Another problem is too much abstraction on input spec level. The other day I asked Claude to generate few classes. When reviewing the code I noticed it doing full scan for ranges on one giant set. This would bring my backend to a halt. After pointing it out to Claude it had smartened up to start with lower_bound() call. When there are no people to notice such things what do you think we are going to have?
Agreed, in regards to prices, it appears to be the new gold, lets see how this gets sorted out, with NPUs, FPGAs, analog (Cerebas),...
Now the abstraction I am with you on that, I foresee a more formal way to give specifications, but more suitable for natural language as input, or even proper mathematics, than the languages we have been using thus far.
On more serious note. Sure we need Spec development IDE which LLM would compile to a language of choice (or print ASIC). It would still not prevent that lower_bound things from happening and there will be no people to find out why
> Alternatively they might build specialized branded hardware which people could only use for what corps allow them to do for nice monthly fee.
That's why I'm still holding on to a bulky Core 2 Duo Management Engine-free Fujitsu workstation, for when personal computing finally goes underground again.
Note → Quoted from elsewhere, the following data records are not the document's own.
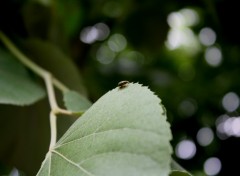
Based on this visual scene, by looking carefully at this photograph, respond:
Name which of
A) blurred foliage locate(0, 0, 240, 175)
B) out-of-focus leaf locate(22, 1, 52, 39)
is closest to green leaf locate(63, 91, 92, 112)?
blurred foliage locate(0, 0, 240, 175)

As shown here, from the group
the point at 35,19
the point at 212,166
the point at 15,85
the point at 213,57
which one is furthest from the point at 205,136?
the point at 15,85

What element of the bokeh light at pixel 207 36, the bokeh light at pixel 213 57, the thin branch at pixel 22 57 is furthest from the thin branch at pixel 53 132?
the bokeh light at pixel 213 57

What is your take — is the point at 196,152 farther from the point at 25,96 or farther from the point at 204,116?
the point at 25,96

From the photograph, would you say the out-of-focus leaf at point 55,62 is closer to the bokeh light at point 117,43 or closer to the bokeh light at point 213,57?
the bokeh light at point 117,43

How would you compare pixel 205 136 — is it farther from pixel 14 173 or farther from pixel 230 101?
pixel 14 173

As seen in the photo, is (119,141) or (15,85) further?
(15,85)

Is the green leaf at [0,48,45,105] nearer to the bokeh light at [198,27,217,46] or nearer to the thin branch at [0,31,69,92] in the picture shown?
the thin branch at [0,31,69,92]
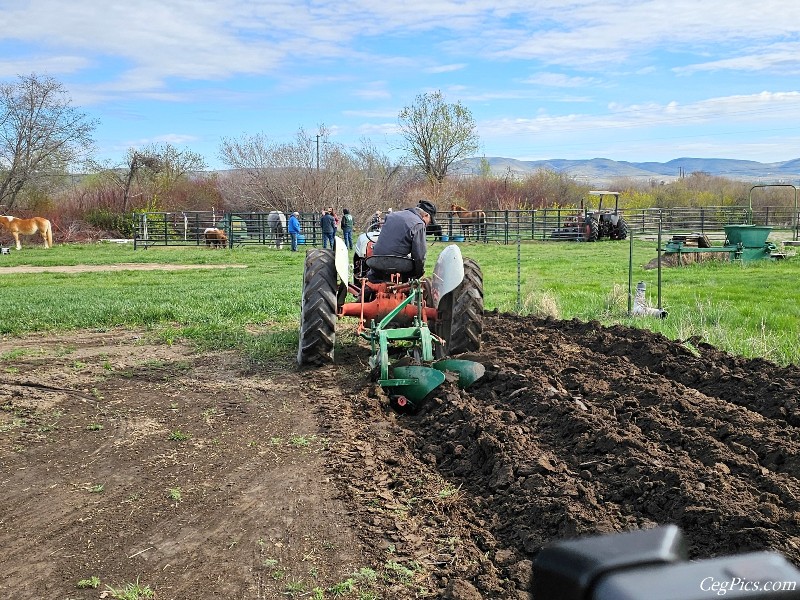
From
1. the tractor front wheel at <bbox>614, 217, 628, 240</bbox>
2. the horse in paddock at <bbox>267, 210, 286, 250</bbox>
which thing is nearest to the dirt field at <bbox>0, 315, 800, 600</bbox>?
the horse in paddock at <bbox>267, 210, 286, 250</bbox>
I learned just right now that this isn't the default. I set my bookmark to HN in like 2011 before making an account, and apparently it's that one. I didn't realize that wasn't just the basic homepage but with a weird address for some reason.
Not only it would be good if true, but it is also not true. Good programmers learn how to build things, for the most part, since they know what to build, and have a general architectural idea of what they are going to build. Without that, you are like the average person in the 90s with Corel Draw in their hands, or the average person with an image diffusion model today: the output will be terrible because of lack of taste and ideas.